* PROBLEMS:
1. Decide whether each statement below agrees with the data scraping text. Answer yes or no for each, and quote the deciding words of the text. (a) Data scraping is always carried out automatically. (b) Web-scraping retrieves website scripts as part of the data it collects. (c) Screen-scraping keeps irrelevant data together with the targeted data.
2. Translate this sentence from the data scraping text into French: "Data scraping can be manual or automatic - where conducted automatically, machine-to-machine interaction is used."

In this blog, I will briefly address data scraping practices and the general privacy concerns associated with it.

It is worth mentioning that those who automatically collect data from other sites will separately need to consider associated non-privacy concerns, including the possible impact of website/data source terms, copyright and other intellectual property issues.

What is data scraping?

Data scraping is a general term that describes a plethora of Internet-based data retrieval methodologies, used without the permission of the data owner. Data scraping can be manual or automatic - where conducted automatically, machine-to-machine interaction is used.

Data scraping practices vary from general extraction of data, to extraction in a specific way, and include:

  • Screen-scraping: retrieving targeted data from a web-page and removing irrelevant data

  • Web-scraping: retrieving all underlying data from a website, including website scripts

  • Web-crawling (also known as web-harvesting, web-spiders, web robots, search bots):As the name implies, this method crawls the pages of websites and indexes available words and content in a domain.

Who scrapes data?

* DATA EXCERPT:
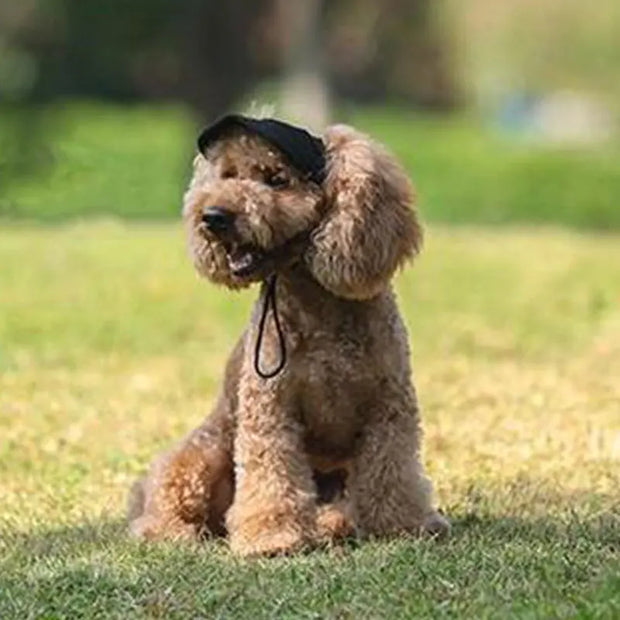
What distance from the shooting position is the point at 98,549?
276 inches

* WORKED SOLUTIONS:
1.
(a) No: "Data scraping can be manual or automatic"
(b) Yes: "retrieving all underlying data from a website, including website scripts"
(c) No: "retrieving targeted data from a web-page and removing irrelevant data"

2. L'extraction de données peut être manuelle ou automatique ; lorsqu'elle est réalisée automatiquement, on a recours à une interaction de machine à machine.